Aim of the task >>
Omit all pictures, then retype the data exactly as given.

Record set >>

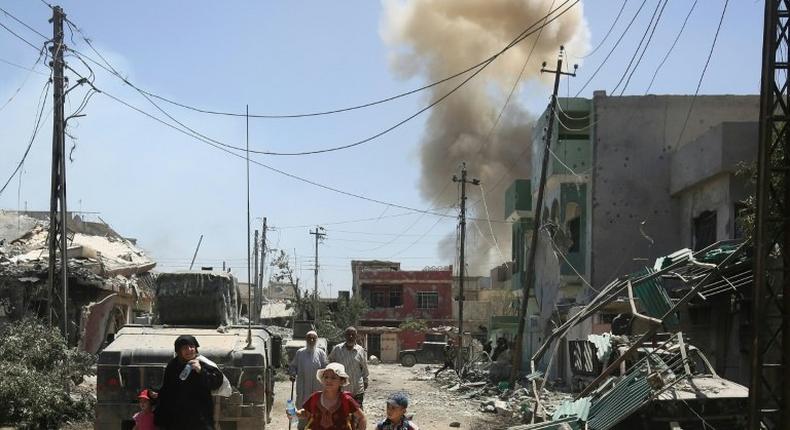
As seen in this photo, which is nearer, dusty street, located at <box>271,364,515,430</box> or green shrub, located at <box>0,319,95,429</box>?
green shrub, located at <box>0,319,95,429</box>

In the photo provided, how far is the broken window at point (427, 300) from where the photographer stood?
6450cm

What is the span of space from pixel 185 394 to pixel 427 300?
58.6 m

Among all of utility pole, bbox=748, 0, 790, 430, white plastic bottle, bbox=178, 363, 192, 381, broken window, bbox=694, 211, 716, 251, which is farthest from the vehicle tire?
white plastic bottle, bbox=178, 363, 192, 381

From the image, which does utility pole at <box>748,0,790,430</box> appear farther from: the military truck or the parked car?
the parked car

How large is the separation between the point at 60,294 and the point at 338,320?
1721 inches

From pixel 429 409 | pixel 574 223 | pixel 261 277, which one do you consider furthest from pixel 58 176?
pixel 261 277

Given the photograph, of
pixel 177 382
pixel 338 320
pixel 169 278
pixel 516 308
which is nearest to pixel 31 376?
pixel 169 278

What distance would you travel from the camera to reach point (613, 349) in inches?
590

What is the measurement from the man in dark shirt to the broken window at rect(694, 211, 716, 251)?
18422 mm

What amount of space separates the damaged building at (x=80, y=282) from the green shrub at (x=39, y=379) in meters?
2.70

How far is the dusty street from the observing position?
16969 mm

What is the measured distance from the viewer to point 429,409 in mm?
20766

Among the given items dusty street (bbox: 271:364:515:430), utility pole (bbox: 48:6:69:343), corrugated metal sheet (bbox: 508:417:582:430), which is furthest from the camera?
dusty street (bbox: 271:364:515:430)

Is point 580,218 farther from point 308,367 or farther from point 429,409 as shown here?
point 308,367
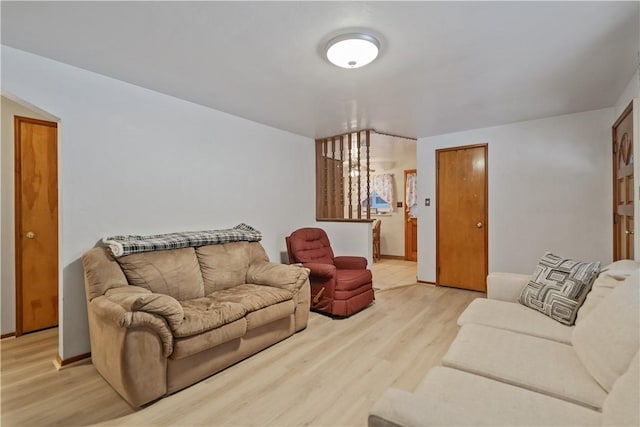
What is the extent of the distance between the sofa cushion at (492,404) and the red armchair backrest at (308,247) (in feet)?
7.68

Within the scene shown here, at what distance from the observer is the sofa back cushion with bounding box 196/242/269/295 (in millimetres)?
2758

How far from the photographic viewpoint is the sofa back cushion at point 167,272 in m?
2.31

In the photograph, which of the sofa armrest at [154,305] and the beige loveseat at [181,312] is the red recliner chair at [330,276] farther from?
the sofa armrest at [154,305]

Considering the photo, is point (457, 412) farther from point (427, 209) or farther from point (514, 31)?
point (427, 209)

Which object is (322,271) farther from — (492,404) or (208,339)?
(492,404)

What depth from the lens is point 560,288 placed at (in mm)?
1963

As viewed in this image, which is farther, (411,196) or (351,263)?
(411,196)

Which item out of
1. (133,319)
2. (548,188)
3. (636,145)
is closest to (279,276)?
(133,319)

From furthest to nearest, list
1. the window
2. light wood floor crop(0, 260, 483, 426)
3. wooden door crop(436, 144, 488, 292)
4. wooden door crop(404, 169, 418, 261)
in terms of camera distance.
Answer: the window, wooden door crop(404, 169, 418, 261), wooden door crop(436, 144, 488, 292), light wood floor crop(0, 260, 483, 426)

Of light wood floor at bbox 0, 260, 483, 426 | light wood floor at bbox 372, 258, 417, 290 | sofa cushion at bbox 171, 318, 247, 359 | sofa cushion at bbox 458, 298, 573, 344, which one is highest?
sofa cushion at bbox 458, 298, 573, 344

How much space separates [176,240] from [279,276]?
97 cm

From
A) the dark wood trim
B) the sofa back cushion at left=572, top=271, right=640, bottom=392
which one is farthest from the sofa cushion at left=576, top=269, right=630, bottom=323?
the dark wood trim

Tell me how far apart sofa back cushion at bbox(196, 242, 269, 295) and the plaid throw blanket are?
0.07m

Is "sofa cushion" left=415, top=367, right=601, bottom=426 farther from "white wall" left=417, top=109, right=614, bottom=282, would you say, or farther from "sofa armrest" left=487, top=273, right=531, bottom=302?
"white wall" left=417, top=109, right=614, bottom=282
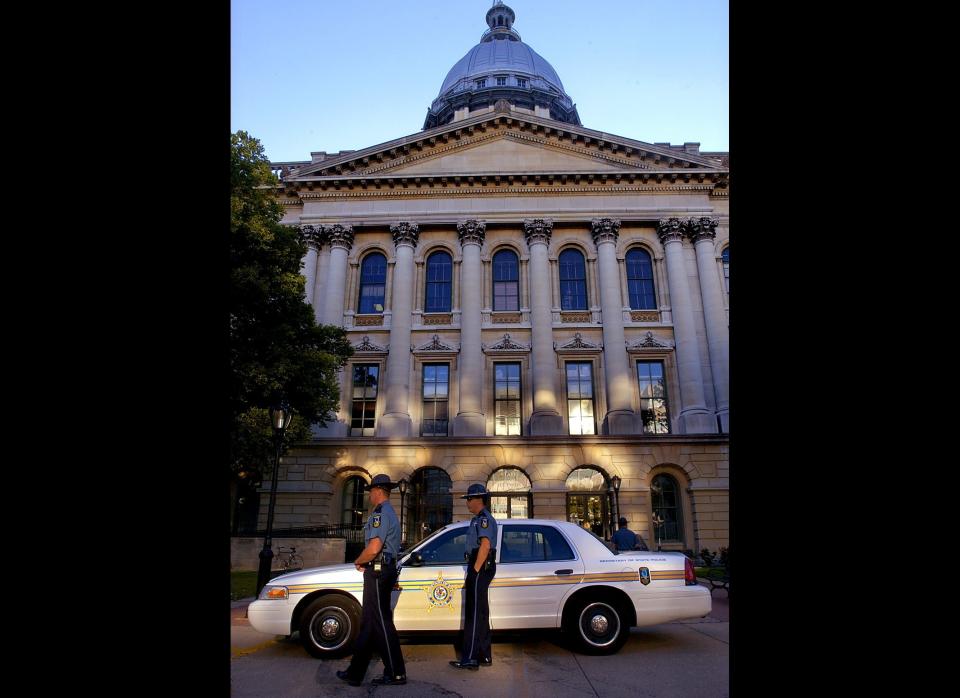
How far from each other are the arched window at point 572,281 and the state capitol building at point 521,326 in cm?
7

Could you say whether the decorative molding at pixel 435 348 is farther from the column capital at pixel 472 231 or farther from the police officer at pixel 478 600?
the police officer at pixel 478 600

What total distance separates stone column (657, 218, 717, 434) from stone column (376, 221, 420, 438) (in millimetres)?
11648

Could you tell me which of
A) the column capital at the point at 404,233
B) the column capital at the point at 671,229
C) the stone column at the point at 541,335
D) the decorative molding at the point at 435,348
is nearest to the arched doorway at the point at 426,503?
the stone column at the point at 541,335

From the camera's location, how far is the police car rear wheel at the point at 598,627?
Answer: 259 inches

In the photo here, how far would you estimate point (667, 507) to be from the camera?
23.0m

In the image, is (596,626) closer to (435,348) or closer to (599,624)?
(599,624)

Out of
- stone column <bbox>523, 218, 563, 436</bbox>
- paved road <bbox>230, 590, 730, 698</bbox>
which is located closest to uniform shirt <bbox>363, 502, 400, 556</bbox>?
paved road <bbox>230, 590, 730, 698</bbox>

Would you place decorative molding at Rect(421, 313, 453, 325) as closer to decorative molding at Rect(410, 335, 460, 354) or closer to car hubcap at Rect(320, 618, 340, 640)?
decorative molding at Rect(410, 335, 460, 354)

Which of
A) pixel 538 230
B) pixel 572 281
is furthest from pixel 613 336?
pixel 538 230

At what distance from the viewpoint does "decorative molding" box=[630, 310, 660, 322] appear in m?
25.3

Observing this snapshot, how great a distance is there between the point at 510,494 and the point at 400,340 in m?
8.08
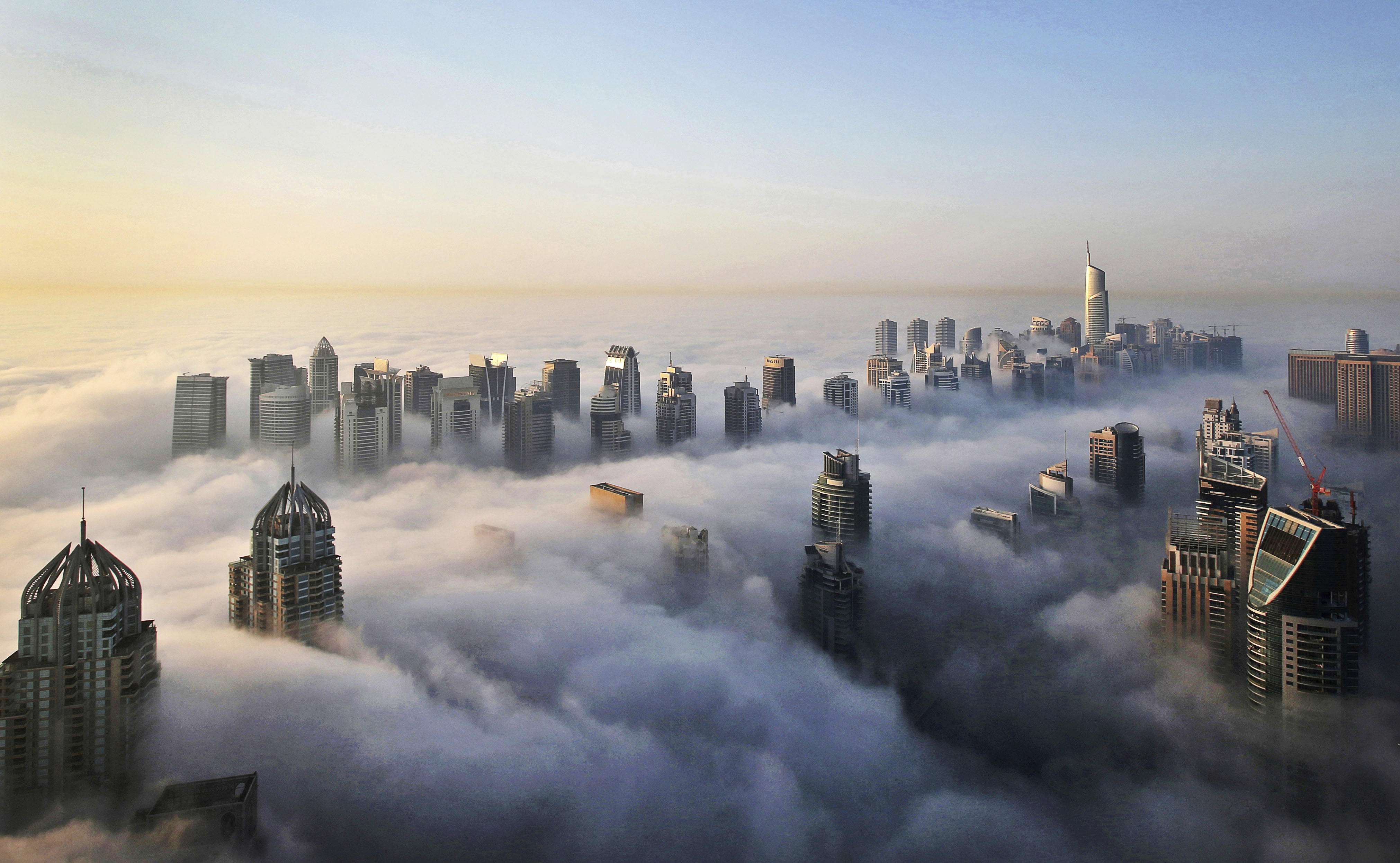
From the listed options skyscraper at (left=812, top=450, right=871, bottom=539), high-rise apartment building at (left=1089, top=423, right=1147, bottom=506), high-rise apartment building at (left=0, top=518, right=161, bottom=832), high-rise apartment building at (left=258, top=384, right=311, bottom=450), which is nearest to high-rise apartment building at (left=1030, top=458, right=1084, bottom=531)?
high-rise apartment building at (left=1089, top=423, right=1147, bottom=506)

Reply >>
As seen in this photo, which is nearer, dusty street, located at <box>271,364,515,430</box> or green shrub, located at <box>0,319,95,429</box>?
green shrub, located at <box>0,319,95,429</box>

In the photo provided, how far is the broken window at point (427, 300) from where the photographer stood?
6450cm

What is the span of space from pixel 185 394 to pixel 427 300?
58.6 m

Among all of utility pole, bbox=748, 0, 790, 430, white plastic bottle, bbox=178, 363, 192, 381, broken window, bbox=694, 211, 716, 251, which is farthest from the vehicle tire?
white plastic bottle, bbox=178, 363, 192, 381

From the image, which does utility pole at <box>748,0,790,430</box> appear farther from: the military truck or the parked car?
the parked car

How large is the separation between the point at 60,294 and the point at 338,320?
1721 inches

From pixel 429 409 | pixel 574 223 | pixel 261 277, which one do you consider furthest from pixel 58 176?
pixel 261 277

Given the photograph, of
pixel 177 382
pixel 338 320
pixel 169 278
pixel 516 308
which is nearest to pixel 31 376?
pixel 169 278

What distance would you travel from the camera to reach point (613, 349) in inches?
590

What is the measurement from the man in dark shirt to the broken window at rect(694, 211, 716, 251)?
18422 mm

What amount of space separates the damaged building at (x=80, y=282) from the green shrub at (x=39, y=379) in meters?
2.70

How far is the dusty street from the observing position?
16969 mm

What is the measured distance from the viewer to point 429,409 in mm?
20766

Among the given items dusty street (bbox: 271:364:515:430), utility pole (bbox: 48:6:69:343), corrugated metal sheet (bbox: 508:417:582:430), which is furthest from the camera?
dusty street (bbox: 271:364:515:430)

Is point 580,218 farther from point 308,367 or farther from point 429,409 as shown here?
point 308,367
What is the extent of the distance between the sofa cushion at (492,404) and the red armchair backrest at (308,247) (in feet)?
7.68

Within the scene shown here, at what distance from the observer is the sofa back cushion with bounding box 196/242/269/295 (in millimetres)?
2758

How far from the photographic viewpoint is the sofa back cushion at point 167,272 in m?
2.31

In the photograph, which of the sofa armrest at [154,305] and the beige loveseat at [181,312] is the red recliner chair at [330,276] farther from?
the sofa armrest at [154,305]

Considering the photo, is point (457, 412) farther from point (427, 209) or farther from point (514, 31)?
point (427, 209)

Which object is (322,271) farther from — (492,404) or (208,339)?
(492,404)

What depth from the lens is point 560,288 placed at (in mm)?
1963

As viewed in this image, which is farther, (411,196) or (351,263)?
(411,196)

Which item out of
1. (133,319)
2. (548,188)
3. (636,145)
is closest to (279,276)?
(133,319)

From furthest to nearest, list
1. the window
2. light wood floor crop(0, 260, 483, 426)
3. wooden door crop(436, 144, 488, 292)
4. wooden door crop(404, 169, 418, 261)
in terms of camera distance.
Answer: the window, wooden door crop(404, 169, 418, 261), wooden door crop(436, 144, 488, 292), light wood floor crop(0, 260, 483, 426)

Of light wood floor at bbox 0, 260, 483, 426 | light wood floor at bbox 372, 258, 417, 290 | sofa cushion at bbox 171, 318, 247, 359 | sofa cushion at bbox 458, 298, 573, 344, which one is highest?
sofa cushion at bbox 458, 298, 573, 344

How much space separates [176,240] from [279,276]?
97 cm

From
A) the dark wood trim
B) the sofa back cushion at left=572, top=271, right=640, bottom=392
which one is farthest from the sofa cushion at left=576, top=269, right=630, bottom=323?
the dark wood trim

Tell me how far apart sofa back cushion at bbox(196, 242, 269, 295) and the plaid throw blanket are?
0.07m

Is "sofa cushion" left=415, top=367, right=601, bottom=426 farther from "white wall" left=417, top=109, right=614, bottom=282, would you say, or farther from "sofa armrest" left=487, top=273, right=531, bottom=302?
"white wall" left=417, top=109, right=614, bottom=282
How far from each other are the arched window at point 572,281 and the state capitol building at point 521,326 in cm?
7

Could you say whether the decorative molding at pixel 435 348 is farther from the column capital at pixel 472 231 or farther from the police officer at pixel 478 600?
the police officer at pixel 478 600

What total distance separates stone column (657, 218, 717, 434) from stone column (376, 221, 420, 438) (in millimetres)?
11648

Could you tell me which of
A) the column capital at the point at 404,233
B) the column capital at the point at 671,229
C) the stone column at the point at 541,335
D) the decorative molding at the point at 435,348
is nearest to the arched doorway at the point at 426,503?
the stone column at the point at 541,335

From the camera's location, how far is the police car rear wheel at the point at 598,627?
Answer: 259 inches

In the photo here, how far would you estimate point (667, 507) to be from the camera?
23.0m

In the image, is (596,626) closer to (435,348) or closer to (599,624)?
(599,624)

Out of
- stone column <bbox>523, 218, 563, 436</bbox>
- paved road <bbox>230, 590, 730, 698</bbox>
which is located closest to uniform shirt <bbox>363, 502, 400, 556</bbox>?
paved road <bbox>230, 590, 730, 698</bbox>

Would you place decorative molding at Rect(421, 313, 453, 325) as closer to decorative molding at Rect(410, 335, 460, 354) or closer to car hubcap at Rect(320, 618, 340, 640)?
decorative molding at Rect(410, 335, 460, 354)

Which of
A) pixel 538 230
B) pixel 572 281
is furthest from pixel 613 336?
pixel 538 230

At what distance from the viewpoint does "decorative molding" box=[630, 310, 660, 322] appear in m?
25.3

Observing this snapshot, how great a distance is there between the point at 510,494 and the point at 400,340 in m?
8.08
From the listed options skyscraper at (left=812, top=450, right=871, bottom=539), high-rise apartment building at (left=1089, top=423, right=1147, bottom=506), high-rise apartment building at (left=0, top=518, right=161, bottom=832), high-rise apartment building at (left=258, top=384, right=311, bottom=450), which is nearest to high-rise apartment building at (left=1030, top=458, right=1084, bottom=531)?
high-rise apartment building at (left=1089, top=423, right=1147, bottom=506)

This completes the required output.